--- Start of Record list ---
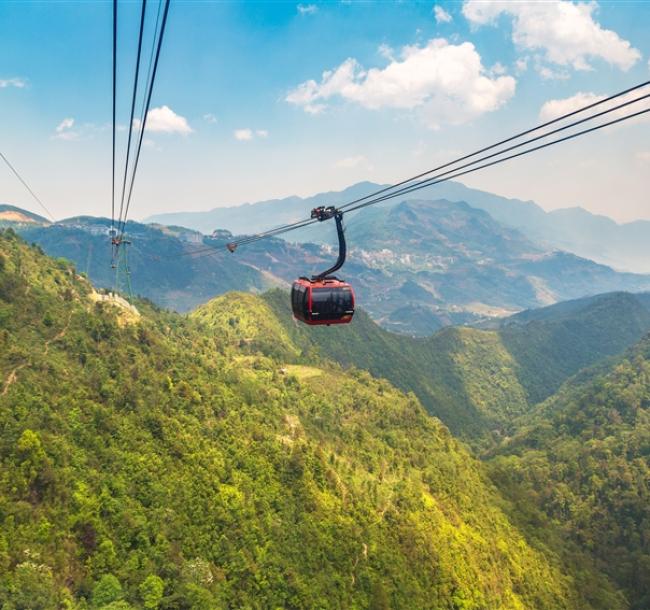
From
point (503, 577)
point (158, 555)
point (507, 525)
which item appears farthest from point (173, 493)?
point (507, 525)

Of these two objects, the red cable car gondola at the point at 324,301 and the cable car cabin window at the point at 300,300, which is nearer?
the red cable car gondola at the point at 324,301

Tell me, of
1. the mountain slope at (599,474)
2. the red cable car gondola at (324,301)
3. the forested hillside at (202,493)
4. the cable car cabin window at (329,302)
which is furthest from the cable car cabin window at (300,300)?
the mountain slope at (599,474)

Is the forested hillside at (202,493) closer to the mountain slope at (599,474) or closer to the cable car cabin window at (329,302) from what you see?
the mountain slope at (599,474)

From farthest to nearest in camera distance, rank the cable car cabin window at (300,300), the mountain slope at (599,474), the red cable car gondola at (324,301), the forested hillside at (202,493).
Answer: the mountain slope at (599,474) → the forested hillside at (202,493) → the cable car cabin window at (300,300) → the red cable car gondola at (324,301)

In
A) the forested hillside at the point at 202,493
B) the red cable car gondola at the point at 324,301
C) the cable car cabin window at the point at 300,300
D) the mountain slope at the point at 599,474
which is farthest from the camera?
the mountain slope at the point at 599,474

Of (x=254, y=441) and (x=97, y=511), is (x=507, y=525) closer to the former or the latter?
(x=254, y=441)

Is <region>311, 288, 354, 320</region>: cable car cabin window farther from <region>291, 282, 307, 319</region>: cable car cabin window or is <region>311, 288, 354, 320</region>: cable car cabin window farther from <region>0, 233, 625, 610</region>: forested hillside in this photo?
--- End of Record list ---
• Exercise details:
Will you transcribe all of the material above line for line, leaving out the pictures?

• Exercise response:
From
point (503, 577)
point (158, 555)
point (507, 525)
which item appears farthest from point (173, 493)?
point (507, 525)

Of these two objects, the red cable car gondola at the point at 324,301 and the cable car cabin window at the point at 300,300, which is nearer?
the red cable car gondola at the point at 324,301

Tell me, of
1. the mountain slope at (599,474)
2. the red cable car gondola at (324,301)
3. the forested hillside at (202,493)
4. the cable car cabin window at (329,302)
which is furthest from the cable car cabin window at (300,300)?
the mountain slope at (599,474)

Is the forested hillside at (202,493) closer to the mountain slope at (599,474) or closer to the cable car cabin window at (329,302) from what you see?
the mountain slope at (599,474)

From farthest to nearest in camera distance, rank the cable car cabin window at (300,300), the mountain slope at (599,474), the red cable car gondola at (324,301), the forested hillside at (202,493).
Answer: the mountain slope at (599,474) → the forested hillside at (202,493) → the cable car cabin window at (300,300) → the red cable car gondola at (324,301)

In
A) the forested hillside at the point at 202,493
B) the red cable car gondola at the point at 324,301
C) the cable car cabin window at the point at 300,300
D) the mountain slope at the point at 599,474
which is farthest from the camera?
the mountain slope at the point at 599,474

Of (x=254, y=441) and (x=97, y=511), is (x=507, y=525) closer to the former or the latter?
(x=254, y=441)

Is <region>311, 288, 354, 320</region>: cable car cabin window farther from <region>291, 282, 307, 319</region>: cable car cabin window or is <region>311, 288, 354, 320</region>: cable car cabin window farther from <region>0, 233, 625, 610</region>: forested hillside in this photo?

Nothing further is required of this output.